Ya hemos visto lo que podíamos esperar de la desunión del independentismo. Aquí lo tenéis y que os aproveche, compatriotas. Ya hemos visto hasta dónde llega el independentismo mágico, las jugadas maestras y secretas, ya veis hasta dónde llegan las fantasías de la solidaridad republicana con los pueblos de España, las fantasías de la fraternidad de izquierda, ya hemos visto qué podemos esperar de la izquierda española solidaria que quiere y no puede, pero que a la hora de la verdad no puede. Y tampoco quiere. Ya hemos visto que mientras el president Carles Puigdemont, solo, y doliente, abandonado por todos, abandonado sobre todo por la carcundia, por los de la antigua Convergència, tiene el respeto de los que no somos nadie, de los que no somos nada pero que lo queremos todo, de los que discrepamos positivamente de la política de aquí y ahora, que mientras el president Puigdemont ha ganado las elecciones europeas en Catalunya, el independentismo político en su conjunto se mantiene fracturado y enfrentado, ridículamente dividido. Ya hemos visto los políticos que hablan de fraternidad pero se apuñalan entre ellos, ya hemos oído que también hablan de diálogo pero sólo quieren dialogar con sus carceleros españoles y no con los otros independentistas. Sería muy poderosa y victoriosa la imagen de Carles Puigdemont y de Oriol Junqueras, diputados europeos electos, representantes del pueblo catalán, abandonando por un momento las diferencias y, de manera profesional, de manera elegante y fraternal, ponerse a trabajar juntos por el país, juntos, desde las instituciones europeas, anteponiendo la profesionalidad, el patriotismo, a la rivalidad personal. Sería muy potente ver que en toda Catalunya, una pequeña gran nación de Europa, se fuera capaz de formar gobiernos de unidad nacional, al menos hoy que la existencia de la patria catalana está en entredicho. Desunidos nos acabarán colgando a todos. El independentismo en la ciudad de Barcelona y en el conjunto de Catalunya ha salido perdiendo.
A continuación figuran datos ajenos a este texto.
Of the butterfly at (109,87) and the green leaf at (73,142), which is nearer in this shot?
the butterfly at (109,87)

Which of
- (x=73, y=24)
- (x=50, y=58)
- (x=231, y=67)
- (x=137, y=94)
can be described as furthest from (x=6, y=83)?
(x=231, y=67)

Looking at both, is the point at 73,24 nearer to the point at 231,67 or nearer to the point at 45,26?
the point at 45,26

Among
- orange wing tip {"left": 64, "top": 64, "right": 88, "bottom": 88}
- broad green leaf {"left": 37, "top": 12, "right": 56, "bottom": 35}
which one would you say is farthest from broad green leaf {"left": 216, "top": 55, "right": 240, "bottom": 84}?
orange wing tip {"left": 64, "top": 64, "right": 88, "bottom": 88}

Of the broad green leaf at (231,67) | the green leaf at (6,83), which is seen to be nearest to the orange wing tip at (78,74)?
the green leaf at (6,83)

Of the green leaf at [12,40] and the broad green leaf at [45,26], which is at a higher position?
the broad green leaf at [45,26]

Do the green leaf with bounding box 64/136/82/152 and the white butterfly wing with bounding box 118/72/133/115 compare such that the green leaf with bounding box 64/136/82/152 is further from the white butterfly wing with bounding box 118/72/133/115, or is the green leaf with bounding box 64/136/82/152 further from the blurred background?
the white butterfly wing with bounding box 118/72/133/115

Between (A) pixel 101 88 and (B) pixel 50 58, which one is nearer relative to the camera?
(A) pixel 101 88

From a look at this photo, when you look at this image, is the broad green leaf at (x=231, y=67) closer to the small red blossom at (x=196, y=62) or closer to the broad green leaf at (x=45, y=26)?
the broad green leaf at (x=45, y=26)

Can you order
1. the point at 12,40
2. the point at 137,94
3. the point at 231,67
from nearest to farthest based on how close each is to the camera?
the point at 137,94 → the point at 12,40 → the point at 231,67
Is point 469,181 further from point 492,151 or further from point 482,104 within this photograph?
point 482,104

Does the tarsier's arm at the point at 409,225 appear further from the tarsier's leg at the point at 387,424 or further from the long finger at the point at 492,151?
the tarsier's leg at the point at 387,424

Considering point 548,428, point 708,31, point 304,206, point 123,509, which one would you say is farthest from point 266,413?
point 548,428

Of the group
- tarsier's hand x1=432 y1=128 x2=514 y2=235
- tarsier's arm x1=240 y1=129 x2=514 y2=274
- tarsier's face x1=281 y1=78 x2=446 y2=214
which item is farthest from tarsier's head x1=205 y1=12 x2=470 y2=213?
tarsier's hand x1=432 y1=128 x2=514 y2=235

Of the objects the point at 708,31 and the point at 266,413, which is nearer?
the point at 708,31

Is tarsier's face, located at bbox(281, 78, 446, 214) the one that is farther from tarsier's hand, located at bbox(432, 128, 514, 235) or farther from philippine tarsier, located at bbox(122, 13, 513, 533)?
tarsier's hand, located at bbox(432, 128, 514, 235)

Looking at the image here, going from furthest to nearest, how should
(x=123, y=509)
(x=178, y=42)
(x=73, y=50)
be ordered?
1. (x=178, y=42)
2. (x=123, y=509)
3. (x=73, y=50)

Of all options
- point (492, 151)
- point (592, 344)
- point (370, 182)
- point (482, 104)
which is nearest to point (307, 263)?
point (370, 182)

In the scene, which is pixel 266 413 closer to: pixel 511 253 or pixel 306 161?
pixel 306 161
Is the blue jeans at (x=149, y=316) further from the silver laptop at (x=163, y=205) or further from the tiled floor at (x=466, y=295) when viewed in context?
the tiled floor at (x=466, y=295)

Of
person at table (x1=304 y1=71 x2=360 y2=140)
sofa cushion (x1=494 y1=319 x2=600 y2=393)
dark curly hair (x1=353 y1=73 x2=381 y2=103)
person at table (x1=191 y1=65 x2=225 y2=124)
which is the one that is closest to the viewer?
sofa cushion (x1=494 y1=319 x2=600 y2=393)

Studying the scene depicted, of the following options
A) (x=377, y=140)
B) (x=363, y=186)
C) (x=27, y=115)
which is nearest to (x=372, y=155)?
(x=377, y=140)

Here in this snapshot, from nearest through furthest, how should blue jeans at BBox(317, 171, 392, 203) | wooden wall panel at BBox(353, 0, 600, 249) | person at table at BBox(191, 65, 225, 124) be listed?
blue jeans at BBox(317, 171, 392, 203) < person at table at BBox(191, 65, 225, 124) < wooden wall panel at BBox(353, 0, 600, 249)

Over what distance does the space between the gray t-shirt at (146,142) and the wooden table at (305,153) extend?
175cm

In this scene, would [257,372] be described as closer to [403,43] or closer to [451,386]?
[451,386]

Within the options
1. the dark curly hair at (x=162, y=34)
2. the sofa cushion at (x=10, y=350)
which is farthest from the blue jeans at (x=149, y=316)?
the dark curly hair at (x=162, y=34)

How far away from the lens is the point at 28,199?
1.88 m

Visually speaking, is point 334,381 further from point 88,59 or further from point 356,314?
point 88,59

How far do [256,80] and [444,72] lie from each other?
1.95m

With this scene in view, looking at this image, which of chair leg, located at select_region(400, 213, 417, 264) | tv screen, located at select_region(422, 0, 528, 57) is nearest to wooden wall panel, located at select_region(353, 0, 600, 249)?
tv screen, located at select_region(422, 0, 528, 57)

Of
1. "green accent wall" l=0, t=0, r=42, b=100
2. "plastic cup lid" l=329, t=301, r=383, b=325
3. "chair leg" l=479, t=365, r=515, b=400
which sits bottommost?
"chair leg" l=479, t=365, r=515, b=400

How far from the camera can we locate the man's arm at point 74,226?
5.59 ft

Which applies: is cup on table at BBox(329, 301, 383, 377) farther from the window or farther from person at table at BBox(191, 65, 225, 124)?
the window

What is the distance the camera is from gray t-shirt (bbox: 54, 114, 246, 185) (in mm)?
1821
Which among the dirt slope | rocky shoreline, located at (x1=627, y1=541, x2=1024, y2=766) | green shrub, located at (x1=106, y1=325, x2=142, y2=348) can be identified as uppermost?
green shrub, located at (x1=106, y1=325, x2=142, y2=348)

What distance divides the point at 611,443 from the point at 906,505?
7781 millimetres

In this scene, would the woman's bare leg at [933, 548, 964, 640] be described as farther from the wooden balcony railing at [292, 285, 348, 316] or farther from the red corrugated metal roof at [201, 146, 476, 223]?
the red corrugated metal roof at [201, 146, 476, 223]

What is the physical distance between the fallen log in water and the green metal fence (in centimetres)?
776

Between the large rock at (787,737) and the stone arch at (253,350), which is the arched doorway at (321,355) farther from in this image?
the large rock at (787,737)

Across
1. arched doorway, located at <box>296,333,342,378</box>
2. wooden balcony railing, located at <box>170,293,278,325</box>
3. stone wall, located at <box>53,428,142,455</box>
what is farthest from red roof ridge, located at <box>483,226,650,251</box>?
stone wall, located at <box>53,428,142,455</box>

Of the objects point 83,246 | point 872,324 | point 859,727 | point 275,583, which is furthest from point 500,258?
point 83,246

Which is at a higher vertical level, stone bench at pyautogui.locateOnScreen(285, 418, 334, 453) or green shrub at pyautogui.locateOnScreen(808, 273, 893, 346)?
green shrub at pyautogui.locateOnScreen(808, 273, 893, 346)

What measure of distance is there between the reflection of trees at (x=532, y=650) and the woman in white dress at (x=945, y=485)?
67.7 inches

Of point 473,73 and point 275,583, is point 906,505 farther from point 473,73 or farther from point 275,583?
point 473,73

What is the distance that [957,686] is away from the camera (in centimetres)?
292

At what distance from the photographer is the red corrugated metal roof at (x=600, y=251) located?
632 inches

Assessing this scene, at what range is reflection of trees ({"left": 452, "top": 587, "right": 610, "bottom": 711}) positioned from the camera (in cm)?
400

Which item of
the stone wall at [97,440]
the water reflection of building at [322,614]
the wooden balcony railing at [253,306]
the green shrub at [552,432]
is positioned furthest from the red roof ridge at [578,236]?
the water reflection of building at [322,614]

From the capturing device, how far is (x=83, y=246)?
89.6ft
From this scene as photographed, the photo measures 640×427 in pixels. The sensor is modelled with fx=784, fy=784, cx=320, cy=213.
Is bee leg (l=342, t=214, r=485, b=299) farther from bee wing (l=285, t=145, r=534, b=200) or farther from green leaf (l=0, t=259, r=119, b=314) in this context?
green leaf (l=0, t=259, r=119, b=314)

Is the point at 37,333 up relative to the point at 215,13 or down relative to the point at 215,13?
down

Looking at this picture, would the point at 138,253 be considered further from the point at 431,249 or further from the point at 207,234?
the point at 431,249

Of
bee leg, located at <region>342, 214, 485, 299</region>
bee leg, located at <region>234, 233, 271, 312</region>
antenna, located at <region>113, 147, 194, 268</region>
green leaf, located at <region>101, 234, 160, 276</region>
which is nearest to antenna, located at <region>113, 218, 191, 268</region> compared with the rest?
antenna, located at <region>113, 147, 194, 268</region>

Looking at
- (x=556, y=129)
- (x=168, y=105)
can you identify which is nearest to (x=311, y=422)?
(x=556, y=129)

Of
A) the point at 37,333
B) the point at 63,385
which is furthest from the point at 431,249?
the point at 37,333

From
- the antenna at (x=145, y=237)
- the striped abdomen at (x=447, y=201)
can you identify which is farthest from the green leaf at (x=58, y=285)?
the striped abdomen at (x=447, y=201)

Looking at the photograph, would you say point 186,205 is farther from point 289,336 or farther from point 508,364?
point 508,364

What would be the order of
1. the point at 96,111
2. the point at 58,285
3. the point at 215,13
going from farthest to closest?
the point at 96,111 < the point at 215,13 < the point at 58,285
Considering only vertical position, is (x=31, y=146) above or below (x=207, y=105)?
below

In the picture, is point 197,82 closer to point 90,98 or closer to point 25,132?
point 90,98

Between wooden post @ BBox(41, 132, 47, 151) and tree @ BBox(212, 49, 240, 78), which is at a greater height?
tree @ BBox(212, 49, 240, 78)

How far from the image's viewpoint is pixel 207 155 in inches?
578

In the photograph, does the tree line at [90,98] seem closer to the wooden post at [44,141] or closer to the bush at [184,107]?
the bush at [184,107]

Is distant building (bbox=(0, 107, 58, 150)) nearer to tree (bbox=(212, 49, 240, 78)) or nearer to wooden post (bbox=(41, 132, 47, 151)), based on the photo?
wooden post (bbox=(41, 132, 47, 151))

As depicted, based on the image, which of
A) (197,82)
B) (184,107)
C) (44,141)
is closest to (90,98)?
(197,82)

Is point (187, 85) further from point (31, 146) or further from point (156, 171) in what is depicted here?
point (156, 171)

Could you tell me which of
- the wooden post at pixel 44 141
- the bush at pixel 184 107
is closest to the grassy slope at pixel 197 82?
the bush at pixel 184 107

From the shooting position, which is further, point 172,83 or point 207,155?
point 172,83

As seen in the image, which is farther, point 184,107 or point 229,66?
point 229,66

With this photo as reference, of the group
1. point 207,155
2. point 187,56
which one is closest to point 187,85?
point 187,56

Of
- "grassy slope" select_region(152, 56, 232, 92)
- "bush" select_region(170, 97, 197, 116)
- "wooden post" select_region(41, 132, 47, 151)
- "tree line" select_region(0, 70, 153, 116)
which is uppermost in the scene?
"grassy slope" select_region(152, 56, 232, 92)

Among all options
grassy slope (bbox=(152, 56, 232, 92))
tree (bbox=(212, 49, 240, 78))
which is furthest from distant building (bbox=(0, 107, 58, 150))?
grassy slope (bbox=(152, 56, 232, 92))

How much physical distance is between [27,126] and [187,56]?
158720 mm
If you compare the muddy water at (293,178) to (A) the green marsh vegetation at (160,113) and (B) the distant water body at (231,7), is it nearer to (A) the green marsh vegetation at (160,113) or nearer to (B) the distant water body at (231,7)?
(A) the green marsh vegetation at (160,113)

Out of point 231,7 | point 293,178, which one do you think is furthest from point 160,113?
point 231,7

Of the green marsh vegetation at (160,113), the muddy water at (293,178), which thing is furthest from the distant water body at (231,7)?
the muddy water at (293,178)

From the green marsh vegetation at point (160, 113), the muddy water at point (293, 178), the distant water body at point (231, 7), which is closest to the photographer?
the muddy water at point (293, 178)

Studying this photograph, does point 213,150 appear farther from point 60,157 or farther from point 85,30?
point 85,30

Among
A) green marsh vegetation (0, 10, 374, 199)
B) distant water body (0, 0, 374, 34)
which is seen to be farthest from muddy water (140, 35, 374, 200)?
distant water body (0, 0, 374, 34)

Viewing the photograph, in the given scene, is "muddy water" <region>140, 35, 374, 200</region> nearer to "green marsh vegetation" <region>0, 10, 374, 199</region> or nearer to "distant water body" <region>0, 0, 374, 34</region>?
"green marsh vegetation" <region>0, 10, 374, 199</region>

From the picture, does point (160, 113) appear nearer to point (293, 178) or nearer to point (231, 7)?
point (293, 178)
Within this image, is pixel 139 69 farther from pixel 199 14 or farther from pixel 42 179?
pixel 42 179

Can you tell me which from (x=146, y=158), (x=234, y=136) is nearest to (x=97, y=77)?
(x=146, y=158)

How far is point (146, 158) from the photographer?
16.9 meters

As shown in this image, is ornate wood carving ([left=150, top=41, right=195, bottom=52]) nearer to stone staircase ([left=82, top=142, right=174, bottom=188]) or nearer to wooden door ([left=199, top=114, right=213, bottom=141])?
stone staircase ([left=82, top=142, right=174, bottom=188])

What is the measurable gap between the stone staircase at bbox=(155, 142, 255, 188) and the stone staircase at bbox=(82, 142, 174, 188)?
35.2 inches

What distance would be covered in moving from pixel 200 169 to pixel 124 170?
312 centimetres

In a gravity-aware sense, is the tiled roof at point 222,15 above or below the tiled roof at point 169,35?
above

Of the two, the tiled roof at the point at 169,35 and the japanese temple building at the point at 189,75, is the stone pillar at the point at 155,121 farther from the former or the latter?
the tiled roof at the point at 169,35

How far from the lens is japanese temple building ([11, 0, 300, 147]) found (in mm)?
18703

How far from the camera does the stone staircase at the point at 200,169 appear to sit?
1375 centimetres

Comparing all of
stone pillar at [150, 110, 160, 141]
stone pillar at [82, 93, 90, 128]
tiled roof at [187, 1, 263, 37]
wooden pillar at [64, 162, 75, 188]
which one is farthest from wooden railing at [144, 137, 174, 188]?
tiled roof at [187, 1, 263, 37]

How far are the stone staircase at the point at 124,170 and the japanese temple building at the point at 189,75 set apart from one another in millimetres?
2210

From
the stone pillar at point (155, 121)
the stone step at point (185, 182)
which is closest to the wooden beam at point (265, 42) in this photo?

La estrategia de Esquerra Republicana de crecer electoralmente a costa de los votantes socialistas y de izquierdas ha fracasado, al menos en estas elecciones. Junts per Catalunya crece electoralmente gracias a Esquerra y Esquerra crece gracias a los votos independentistas de centro y de derecha de Junts per Catalunya. El voto es tozudamente identitario, catalán o no catalán, pero nada social en su movilidad. Las elecciones del 26 de mayo nos enseñan, sobre todo en la ciudad de Barcelona, pero también en el conjunto del país, que hoy Catalunya tiene dos proyectos políticos irreconciliables y —se quiera admitir o no— dos proyectos enemigos. Por un lado el proyecto de una España centralista y de izquierdas —con maquillaje federal— que defienden los representantes del PSC, PSOE, Podemos y compañía. Un cambio político de baja intensidad, un cambio con pocas reformas auténticas, una tímida solución de compromiso con el régimen de 1978, que lo renueve superficialmente y vuelva a poner en órbita la ilusión de Felipe González de las elecciones de 1982. La ilusión de una España diversa y fraternal, socialmente innovadora y moderna. Y, por otra parte, el gran reto, el gran proyecto, la gran aventura política. Una independencia de Catalunya, de Catalunya y de, tal vez, otros territorios de lengua catalana, que rompa con la oligarquía española y el sistema que gobierna el Estado al menos desde el regreso de Fernando VII. Mientras el independentismo se mantenga dividido no podrá triunfar y provocar la separación de España. Y mientras la izquierda independentista no renuncie a la fantasía federal no hará más que alimentar la España imperial de la que dice que pretende separarse.